▶ RECORD EXCERPTS:
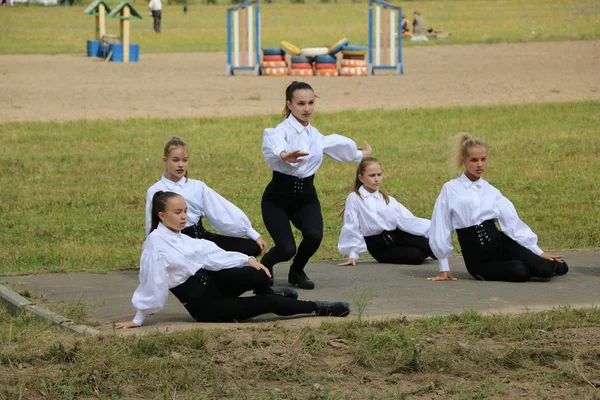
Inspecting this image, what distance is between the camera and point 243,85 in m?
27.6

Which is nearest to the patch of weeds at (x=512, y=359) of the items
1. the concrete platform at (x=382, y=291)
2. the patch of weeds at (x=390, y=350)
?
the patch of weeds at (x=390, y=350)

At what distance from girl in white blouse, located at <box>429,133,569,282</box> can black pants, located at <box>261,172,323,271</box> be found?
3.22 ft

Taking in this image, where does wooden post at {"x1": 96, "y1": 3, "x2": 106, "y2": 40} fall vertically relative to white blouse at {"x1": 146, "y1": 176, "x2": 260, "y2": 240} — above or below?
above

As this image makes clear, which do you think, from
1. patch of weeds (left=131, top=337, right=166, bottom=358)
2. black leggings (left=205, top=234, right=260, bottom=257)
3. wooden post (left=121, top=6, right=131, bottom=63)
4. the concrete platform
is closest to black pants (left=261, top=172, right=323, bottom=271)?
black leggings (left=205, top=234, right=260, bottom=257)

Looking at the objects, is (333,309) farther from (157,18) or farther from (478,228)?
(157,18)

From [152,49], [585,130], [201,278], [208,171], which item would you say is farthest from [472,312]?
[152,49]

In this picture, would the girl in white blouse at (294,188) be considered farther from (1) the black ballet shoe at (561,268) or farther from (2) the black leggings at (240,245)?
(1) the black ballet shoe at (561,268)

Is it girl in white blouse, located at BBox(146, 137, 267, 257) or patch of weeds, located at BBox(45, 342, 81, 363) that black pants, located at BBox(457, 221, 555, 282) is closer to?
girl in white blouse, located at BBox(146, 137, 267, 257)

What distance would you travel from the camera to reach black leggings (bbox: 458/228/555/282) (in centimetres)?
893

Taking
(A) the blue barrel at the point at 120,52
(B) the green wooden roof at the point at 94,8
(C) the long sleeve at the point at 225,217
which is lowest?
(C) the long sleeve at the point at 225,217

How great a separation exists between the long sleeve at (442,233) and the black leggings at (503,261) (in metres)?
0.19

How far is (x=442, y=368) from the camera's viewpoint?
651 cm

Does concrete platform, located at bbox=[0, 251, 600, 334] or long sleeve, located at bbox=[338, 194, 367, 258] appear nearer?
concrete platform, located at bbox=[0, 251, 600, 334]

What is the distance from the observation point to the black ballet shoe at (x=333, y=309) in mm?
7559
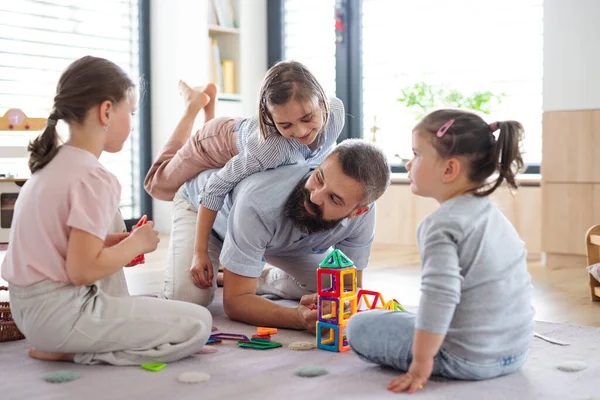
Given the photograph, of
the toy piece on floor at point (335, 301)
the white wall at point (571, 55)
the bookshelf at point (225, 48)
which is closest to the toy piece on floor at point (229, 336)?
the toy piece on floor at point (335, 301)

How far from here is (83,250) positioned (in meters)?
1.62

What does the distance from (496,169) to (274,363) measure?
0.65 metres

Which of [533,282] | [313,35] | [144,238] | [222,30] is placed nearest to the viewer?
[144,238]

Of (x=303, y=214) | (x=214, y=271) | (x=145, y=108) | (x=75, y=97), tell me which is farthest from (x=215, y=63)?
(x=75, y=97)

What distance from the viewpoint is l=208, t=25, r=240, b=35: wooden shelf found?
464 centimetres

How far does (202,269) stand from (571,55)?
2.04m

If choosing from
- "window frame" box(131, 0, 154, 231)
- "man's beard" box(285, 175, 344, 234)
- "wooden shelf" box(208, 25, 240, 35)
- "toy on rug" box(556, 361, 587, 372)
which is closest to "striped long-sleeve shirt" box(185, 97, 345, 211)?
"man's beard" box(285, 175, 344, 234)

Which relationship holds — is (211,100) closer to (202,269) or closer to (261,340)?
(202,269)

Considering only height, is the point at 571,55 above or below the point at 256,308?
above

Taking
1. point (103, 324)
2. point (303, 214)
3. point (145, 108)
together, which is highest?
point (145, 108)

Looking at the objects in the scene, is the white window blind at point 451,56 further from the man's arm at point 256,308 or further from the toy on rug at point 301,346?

▶ SHORT EXERCISE: Can you give the lines as a numbered list, starting with the line containing "What distance from the" and going on through the last line, with blank lines left out?

▶ EXERCISE RESULT:
1. What distance from the viewpoint is l=208, t=25, r=240, b=35: wooden shelf found?
2. 464 centimetres
3. How far does (202,269) stand from (571,55)?
4. 2.04m
5. If choosing from
6. - "window frame" box(131, 0, 154, 231)
7. - "man's beard" box(285, 175, 344, 234)
8. - "wooden shelf" box(208, 25, 240, 35)
9. - "toy on rug" box(556, 361, 587, 372)
10. which is closest to "striped long-sleeve shirt" box(185, 97, 345, 211)?
11. "man's beard" box(285, 175, 344, 234)
12. Which relationship holds — is (211,100) closer to (202,269) or closer to (261,340)?
13. (202,269)
14. Considering only height, is the point at 571,55 above or below the point at 256,308?
15. above
16. Taking
17. 1. point (103, 324)
18. 2. point (303, 214)
19. 3. point (145, 108)
20. together, which is highest?
21. point (145, 108)
22. Looking at the objects in the scene, is the white window blind at point 451,56 further from the man's arm at point 256,308 or further from the toy on rug at point 301,346?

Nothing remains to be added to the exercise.